Larry Timothy Perrin is an American legal scholar and academic administrator who was the sixth president of Lubbock Christian University from 2012 to 2019. He currently serves as senior vice president of Pepperdine University.

==Early career==
Perrin was a trial attorney at Gary, Thomasson, Hall & Marks Professional Corporation in Corpus Christi, Texas from 1987 until 1992. He defended corporations in general civil litigation in state and federal courts.

In 1992, Perrin began teaching law at Pepperdine University. In 2003, he became Pepperdine's first Associate Provost, and in 2007 he became the first Vice Dean of Pepperdine University School of Law.

Between 2012 and 2019, Perrin served as the sixth president of Lubbock Christian University in Lubbock, Texas. During his tenure, the university opened its first study abroad program, built several academic buildings, launched several academic centers and institutes, and more than doubled its endowment.

In 2019, Perrin returned to Pepperdine in the role of senior vice president.

==Publications==
Perrin is the co-author of The Art & Science of Trial Advocacy (LexisNexis 2009, Second Edition 2011), and co-author of a collection of case files: Case Files for Basic Trial Advocacy, also published by LexisNexis.

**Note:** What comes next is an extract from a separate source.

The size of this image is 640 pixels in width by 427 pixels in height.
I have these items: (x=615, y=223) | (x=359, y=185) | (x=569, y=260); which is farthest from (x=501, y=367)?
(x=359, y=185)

He has also written more than 15 law review articles, with an emphasis in trial advocacy.

==Education==
Perrin received his Bachelor of Arts in History from Lubbock Christian University in 1984. While at LCU, Perrin served as the student body president his senior year and played for the LCU Chaparrals basketball team all four years. He holds the LCU men's basketball record for highest free throw percentage in a season with 89.8%. He graduated summa cum laude.

Perrin graduated cum laude with his Juris Doctor from Texas Tech University School of Law in 1987. While in law school he served as associate editor of the law review, had two articles published in the Texas Tech Law Review, and received the Outstanding Written Comment award. He was elected for membership into the Order of the Coif and a member of the Phi Kappa Phi Honor Society.